** What the task asks **
Take the line that contains "What distance can" and every line after it in the material below, and quote them exactly.

[Entries on spatial positioning]
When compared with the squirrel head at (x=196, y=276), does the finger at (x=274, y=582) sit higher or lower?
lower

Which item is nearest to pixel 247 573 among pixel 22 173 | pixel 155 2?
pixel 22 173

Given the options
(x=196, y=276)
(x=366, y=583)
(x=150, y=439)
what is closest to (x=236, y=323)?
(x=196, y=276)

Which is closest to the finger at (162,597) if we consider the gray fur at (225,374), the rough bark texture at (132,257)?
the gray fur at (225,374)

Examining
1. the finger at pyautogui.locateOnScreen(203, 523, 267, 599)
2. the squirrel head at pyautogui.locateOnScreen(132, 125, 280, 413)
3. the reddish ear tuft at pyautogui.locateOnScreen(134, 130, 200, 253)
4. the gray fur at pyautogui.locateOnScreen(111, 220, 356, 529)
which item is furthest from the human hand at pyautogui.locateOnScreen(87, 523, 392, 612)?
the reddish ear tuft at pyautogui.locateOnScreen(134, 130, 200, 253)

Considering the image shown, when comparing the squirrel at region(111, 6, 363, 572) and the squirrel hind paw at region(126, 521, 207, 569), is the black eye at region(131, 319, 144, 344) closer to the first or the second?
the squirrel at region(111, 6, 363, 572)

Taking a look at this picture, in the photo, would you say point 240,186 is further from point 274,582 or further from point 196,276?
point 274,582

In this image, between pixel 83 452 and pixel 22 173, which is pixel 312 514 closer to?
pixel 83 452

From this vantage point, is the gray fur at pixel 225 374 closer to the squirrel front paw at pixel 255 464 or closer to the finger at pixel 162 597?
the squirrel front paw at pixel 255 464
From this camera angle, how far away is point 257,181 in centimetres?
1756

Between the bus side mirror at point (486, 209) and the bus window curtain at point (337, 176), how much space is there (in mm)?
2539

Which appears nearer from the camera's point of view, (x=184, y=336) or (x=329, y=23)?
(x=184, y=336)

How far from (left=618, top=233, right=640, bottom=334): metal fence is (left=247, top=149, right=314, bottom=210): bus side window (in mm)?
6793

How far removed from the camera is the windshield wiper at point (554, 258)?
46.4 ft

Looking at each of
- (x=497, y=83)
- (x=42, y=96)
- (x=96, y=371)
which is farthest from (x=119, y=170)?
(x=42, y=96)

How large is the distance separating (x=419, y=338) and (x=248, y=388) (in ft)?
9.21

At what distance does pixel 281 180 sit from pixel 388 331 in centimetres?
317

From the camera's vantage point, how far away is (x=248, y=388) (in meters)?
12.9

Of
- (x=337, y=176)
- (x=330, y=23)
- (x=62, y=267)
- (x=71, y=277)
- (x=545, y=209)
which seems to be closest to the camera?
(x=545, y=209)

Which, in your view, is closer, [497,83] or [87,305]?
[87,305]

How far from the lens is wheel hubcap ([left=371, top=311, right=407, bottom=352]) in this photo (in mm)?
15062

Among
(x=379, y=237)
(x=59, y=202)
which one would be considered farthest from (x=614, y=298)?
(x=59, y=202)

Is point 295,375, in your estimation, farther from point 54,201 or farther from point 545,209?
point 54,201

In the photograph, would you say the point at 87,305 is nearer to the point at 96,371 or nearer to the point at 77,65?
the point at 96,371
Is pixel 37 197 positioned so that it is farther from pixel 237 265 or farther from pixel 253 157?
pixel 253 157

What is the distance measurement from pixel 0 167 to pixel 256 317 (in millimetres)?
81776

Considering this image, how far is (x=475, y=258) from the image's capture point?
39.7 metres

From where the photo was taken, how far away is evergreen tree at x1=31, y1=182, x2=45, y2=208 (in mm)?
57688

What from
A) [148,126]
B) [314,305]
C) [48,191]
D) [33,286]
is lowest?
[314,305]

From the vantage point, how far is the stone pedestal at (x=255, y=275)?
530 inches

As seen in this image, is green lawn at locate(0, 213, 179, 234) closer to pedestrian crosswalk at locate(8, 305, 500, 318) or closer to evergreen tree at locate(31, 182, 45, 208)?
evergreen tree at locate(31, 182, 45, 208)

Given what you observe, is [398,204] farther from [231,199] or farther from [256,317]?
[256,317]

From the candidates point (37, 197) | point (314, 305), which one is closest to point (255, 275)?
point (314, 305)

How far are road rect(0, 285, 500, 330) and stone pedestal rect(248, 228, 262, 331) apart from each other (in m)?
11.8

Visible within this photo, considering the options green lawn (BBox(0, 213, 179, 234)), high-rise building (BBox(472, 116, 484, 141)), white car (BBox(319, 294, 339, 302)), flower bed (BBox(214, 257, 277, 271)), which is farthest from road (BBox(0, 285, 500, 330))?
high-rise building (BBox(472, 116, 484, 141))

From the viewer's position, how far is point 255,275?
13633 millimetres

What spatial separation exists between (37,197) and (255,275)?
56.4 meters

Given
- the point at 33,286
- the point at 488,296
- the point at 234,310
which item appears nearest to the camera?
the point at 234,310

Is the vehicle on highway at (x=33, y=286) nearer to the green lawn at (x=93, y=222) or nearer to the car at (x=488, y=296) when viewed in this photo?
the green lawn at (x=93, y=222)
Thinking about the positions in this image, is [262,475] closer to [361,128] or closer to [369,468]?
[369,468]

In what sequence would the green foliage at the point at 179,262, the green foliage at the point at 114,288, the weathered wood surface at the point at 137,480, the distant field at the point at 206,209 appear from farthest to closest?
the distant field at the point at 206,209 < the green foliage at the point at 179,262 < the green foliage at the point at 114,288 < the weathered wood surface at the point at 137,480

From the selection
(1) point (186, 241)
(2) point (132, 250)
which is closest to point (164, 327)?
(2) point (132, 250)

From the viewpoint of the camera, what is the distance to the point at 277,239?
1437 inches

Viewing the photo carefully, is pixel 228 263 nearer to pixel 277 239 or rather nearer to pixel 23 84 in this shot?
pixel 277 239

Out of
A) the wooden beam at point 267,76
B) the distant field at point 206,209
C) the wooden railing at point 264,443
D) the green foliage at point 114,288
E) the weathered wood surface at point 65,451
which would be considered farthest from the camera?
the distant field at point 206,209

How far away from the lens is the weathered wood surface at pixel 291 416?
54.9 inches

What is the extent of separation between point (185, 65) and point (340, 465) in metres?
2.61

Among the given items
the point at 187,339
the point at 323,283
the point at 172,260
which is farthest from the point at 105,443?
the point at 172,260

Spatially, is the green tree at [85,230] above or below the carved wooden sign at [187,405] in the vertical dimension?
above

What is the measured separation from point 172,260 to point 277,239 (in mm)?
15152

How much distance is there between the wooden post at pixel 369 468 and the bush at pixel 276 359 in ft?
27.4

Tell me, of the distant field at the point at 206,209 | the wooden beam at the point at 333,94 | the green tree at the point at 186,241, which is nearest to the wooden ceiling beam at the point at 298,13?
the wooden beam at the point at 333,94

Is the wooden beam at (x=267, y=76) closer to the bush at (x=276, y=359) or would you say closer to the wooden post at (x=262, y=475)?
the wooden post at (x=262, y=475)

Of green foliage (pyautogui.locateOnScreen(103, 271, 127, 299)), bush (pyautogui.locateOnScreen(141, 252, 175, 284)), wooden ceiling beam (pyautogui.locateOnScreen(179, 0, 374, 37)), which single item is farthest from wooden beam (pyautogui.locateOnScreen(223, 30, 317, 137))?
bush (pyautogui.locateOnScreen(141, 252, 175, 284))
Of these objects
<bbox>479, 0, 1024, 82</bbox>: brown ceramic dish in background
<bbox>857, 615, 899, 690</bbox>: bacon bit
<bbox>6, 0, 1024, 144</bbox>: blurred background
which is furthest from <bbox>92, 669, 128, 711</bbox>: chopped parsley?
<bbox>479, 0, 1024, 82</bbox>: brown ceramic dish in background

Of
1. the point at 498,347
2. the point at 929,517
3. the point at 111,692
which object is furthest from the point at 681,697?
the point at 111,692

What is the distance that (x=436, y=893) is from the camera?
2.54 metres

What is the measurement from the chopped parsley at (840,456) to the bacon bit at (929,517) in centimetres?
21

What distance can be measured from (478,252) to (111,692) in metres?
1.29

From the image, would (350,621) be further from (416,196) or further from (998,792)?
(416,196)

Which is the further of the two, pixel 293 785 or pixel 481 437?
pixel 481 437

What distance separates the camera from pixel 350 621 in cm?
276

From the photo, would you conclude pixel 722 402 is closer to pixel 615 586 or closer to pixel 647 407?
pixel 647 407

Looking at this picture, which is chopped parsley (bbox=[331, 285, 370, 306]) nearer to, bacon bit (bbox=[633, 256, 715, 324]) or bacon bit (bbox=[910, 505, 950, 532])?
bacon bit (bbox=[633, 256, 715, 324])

** Full output **
What distance can be measured from (478,252) to (111,692) in metres?
1.29

From the image, would (350,621) be further from (416,196) or further from (998,792)?
(416,196)

Which is the further of the two, pixel 293 785 or pixel 481 437?
pixel 481 437

What distance separates the camera from pixel 350 621 in cm?
276

From the photo, would you conclude pixel 722 402 is closer to pixel 615 586 or closer to pixel 647 407?
pixel 647 407

Looking at this picture, which is chopped parsley (bbox=[331, 285, 370, 306]) nearer to, bacon bit (bbox=[633, 256, 715, 324]) or bacon bit (bbox=[910, 505, 950, 532])?
bacon bit (bbox=[633, 256, 715, 324])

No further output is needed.